Bernard Capinpin: To be honest, I haven’t been keeping up with the current poetry scene these past few years as much as I should, and there has been a surge in the wealth of channels by which emerging writers can showcase their works—through independent presses, self-published zines, literary journals, and writers’ collectives, so I might commit glaring oversights.
The amount of material available for English readers hardly reflects the entire landscape of Philippine literature written in the indigenous languages. Fortunately, Marlon Hacla’s Melismas, translated by Kristine Ong Muslim into English, will be published soon. I also admire his second book, Glossalia. These two books play around and disrupt the language. Also intriguing are his experiments with machine-generated poetry. A programmer by profession, he has lately been tinkering around with machine learning to produce poetry through his bot, Estela Vadal. Hopefully we’ll get those poems in translation too.
There is this sequence of poems from Harris Guvarra’s first book, Osana, that always haunts me. His otherworldly poems are populated with spirits seeking release from their damned state. In his poems of faith and grief, history and memory, he redeems them with the intelligence of his art.

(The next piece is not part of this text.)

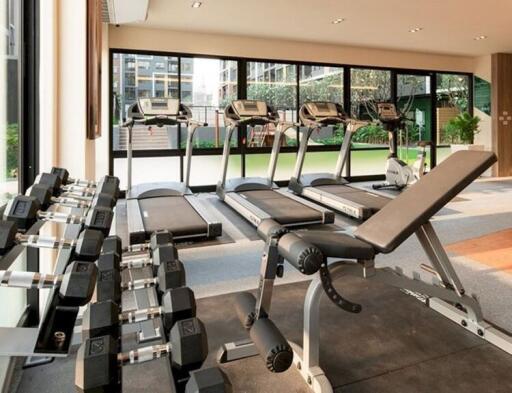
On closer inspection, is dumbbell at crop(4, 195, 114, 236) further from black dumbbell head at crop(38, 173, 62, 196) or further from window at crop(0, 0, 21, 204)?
window at crop(0, 0, 21, 204)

Enrique S. Villasis is a poet and a scriptwriter, born in Milagros, Masbate, Philippines. He has received numerous national literary awards for his poems. His first book of poems, Agua, was a finalist for a National Book Award. He is a member of Linangan sa Imahen, Retorika, at Anyo. He lives in Quezon City and currently writes television shows for ABS-CBN.
Bernard Capinpin is a poet and translator. He is currently working on a translation of Ramon Guillermo’s Ang Makina ni Mang Turing. He resides in Quezon City, Philippines.